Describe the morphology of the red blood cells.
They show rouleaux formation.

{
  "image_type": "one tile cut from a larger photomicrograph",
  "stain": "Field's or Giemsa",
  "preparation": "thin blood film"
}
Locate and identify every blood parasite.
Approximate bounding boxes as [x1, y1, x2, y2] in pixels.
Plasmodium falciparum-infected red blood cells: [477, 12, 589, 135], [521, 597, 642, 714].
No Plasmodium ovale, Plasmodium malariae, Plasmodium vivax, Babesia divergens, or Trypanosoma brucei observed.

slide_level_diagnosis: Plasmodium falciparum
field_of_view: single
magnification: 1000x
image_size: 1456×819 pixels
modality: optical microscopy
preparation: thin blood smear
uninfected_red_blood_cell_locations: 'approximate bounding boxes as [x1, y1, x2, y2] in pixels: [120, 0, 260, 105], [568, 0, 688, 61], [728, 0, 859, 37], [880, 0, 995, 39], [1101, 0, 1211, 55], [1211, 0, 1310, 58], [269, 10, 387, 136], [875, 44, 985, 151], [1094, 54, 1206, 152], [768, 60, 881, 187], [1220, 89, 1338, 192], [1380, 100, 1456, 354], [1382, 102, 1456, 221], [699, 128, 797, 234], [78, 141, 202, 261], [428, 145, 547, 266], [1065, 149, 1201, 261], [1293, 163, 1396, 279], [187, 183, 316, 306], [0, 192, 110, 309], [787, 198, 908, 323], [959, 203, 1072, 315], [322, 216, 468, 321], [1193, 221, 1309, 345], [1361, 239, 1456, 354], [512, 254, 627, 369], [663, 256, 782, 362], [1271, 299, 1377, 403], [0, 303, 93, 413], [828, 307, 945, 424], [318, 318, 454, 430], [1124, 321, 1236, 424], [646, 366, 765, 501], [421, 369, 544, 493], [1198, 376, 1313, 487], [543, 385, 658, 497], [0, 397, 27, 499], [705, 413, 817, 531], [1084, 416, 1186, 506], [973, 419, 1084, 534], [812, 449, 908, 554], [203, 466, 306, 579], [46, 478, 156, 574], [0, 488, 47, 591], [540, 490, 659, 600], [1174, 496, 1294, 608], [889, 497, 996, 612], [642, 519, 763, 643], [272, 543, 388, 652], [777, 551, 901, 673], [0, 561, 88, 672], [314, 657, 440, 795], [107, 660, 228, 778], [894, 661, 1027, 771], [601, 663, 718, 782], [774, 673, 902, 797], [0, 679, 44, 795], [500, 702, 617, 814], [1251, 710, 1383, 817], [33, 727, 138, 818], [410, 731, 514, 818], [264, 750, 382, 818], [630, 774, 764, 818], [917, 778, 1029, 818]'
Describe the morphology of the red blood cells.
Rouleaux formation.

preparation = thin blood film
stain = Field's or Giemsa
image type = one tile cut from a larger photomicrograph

[Problem details]: Lines holding "Plasmodium" in the data above: copy each of them.

[Answer box]:
Plasmodium falciparum-infected red blood cells: [477, 12, 589, 135], [521, 597, 642, 714].
No Plasmodium ovale, Plasmodium malariae, Plasmodium vivax, Babesia divergens, or Trypanosoma brucei observed.
slide_level_diagnosis: Plasmodium falciparum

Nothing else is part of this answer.